Tap water 4 is taken as a blank to continuously flow through the nitrifying microbial film reactor 6, and after 10min, a dissolved oxygen sensor 7 is used for monitoring the dissolved oxygen concentration DO1 of effluent liquid; subsequently, the effluent was monitored by a dissolved oxygen sensor 7 for 10 minutes after passing continuously through the nitrifying microbial film reactor 6 with an ammonium chloride standard solution having an ammonia nitrogen concentration of 0.25mg/L for 10 minutes for the dissolved oxygen concentration DO11 of the effluent, and ΔDO1 was calculated (i.e., |DO 1 -DO 11 -). Ammonia nitrogen standard solutions with ammonia nitrogen concentration of 0.5mg/L, 1.0mg/L, 1.5mg/L and 2.0mg/L are respectively tested according to the steps, and the obtained delta DO values are recorded. Test conditions: peristaltic pump flow rate 2.0mL/min, temperature 35 ℃.

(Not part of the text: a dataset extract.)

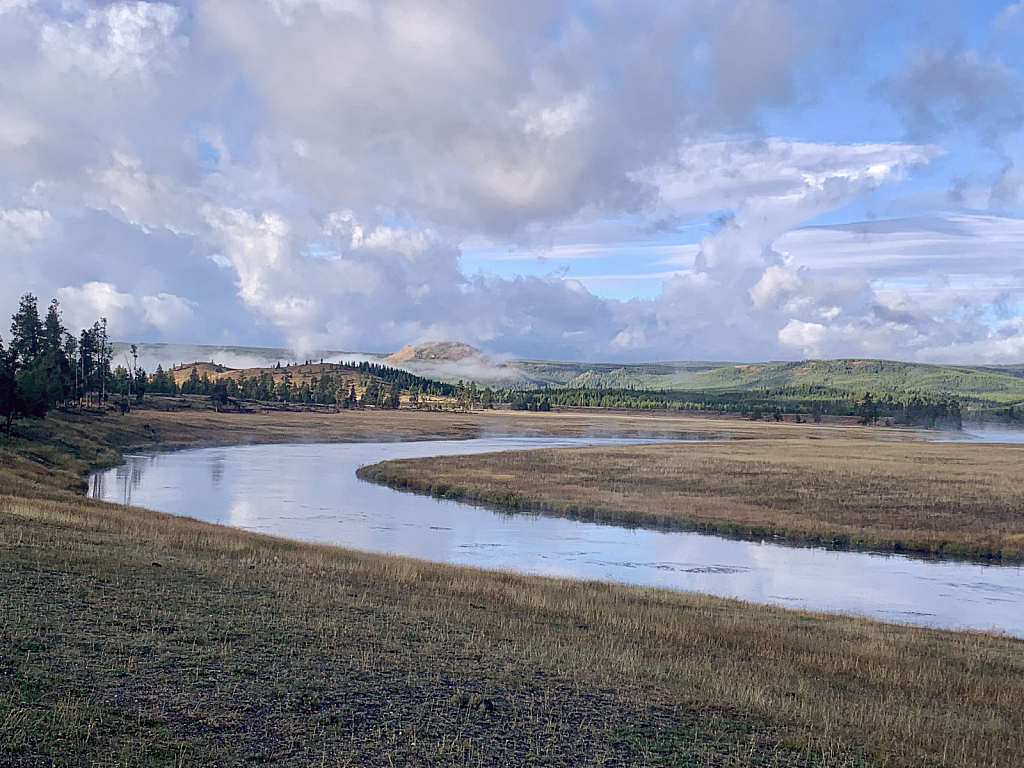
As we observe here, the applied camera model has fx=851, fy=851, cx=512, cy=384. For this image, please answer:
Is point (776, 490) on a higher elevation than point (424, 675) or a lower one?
lower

And (3) plotting the concentration of the ammonia nitrogen standard solution as an abscissa and the corresponding difference value (the oxygen consumption of microorganisms) delta DO of the dissolved oxygen concentration obtained through experiments as an ordinate, and fitting to obtain a linear equation about the ammonia nitrogen concentration and the oxygen consumption delta DO of the microorganisms, wherein the linear equation is as follows: Δdo= 2.824 ×c [ NH 4 + ]-0.052, the linear range of ammonia nitrogen is 0-2.0 mg/L, and the correlation coefficient is 0.9989.

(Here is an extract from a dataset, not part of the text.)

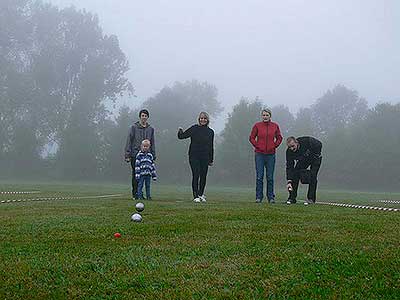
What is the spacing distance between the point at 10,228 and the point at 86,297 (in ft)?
9.66

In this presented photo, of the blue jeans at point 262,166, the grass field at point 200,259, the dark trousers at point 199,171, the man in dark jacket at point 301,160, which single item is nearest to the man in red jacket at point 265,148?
the blue jeans at point 262,166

S22, actual water sample test
Tap water 4 and sample 1 to be tested were added to each of the two beakers, and aeration was continued and water bath heated to 35 ℃. According to the following step S21, firstly, a peristaltic pump 5 is used for enabling tap water 4 to flow through a nitrifying biomembrane reactor 6 at a flow rate of 2.0mL/min, the dissolved oxygen concentration of water is monitored through a dissolved oxygen sensor 7, after the dissolved oxygen concentration is stable and does not change any more, the dissolved oxygen concentration DO1 is recorded, a two-position three-way valve 2 is switched to enable a sample 1 to be tested to flow through the nitrifying biomembrane reactor 6 at a flow rate of 2.0mL/min, after the dissolved oxygen concentration is rapidly reduced for 10min, after the dissolved oxygen concentration is stable and does not change any more, the dissolved oxygen concentration DO2 of water is measured through the dissolved oxygen sensor 7, the consumption delta DO of the dissolved oxygen is calculated according to the difference value of the dissolved oxygen concentration of water before and after the dissolved oxygen concentration, and the fitting equation of the standard curve is compared, and the ammonia nitrogen concentration of the water sample to be measured can be obtained.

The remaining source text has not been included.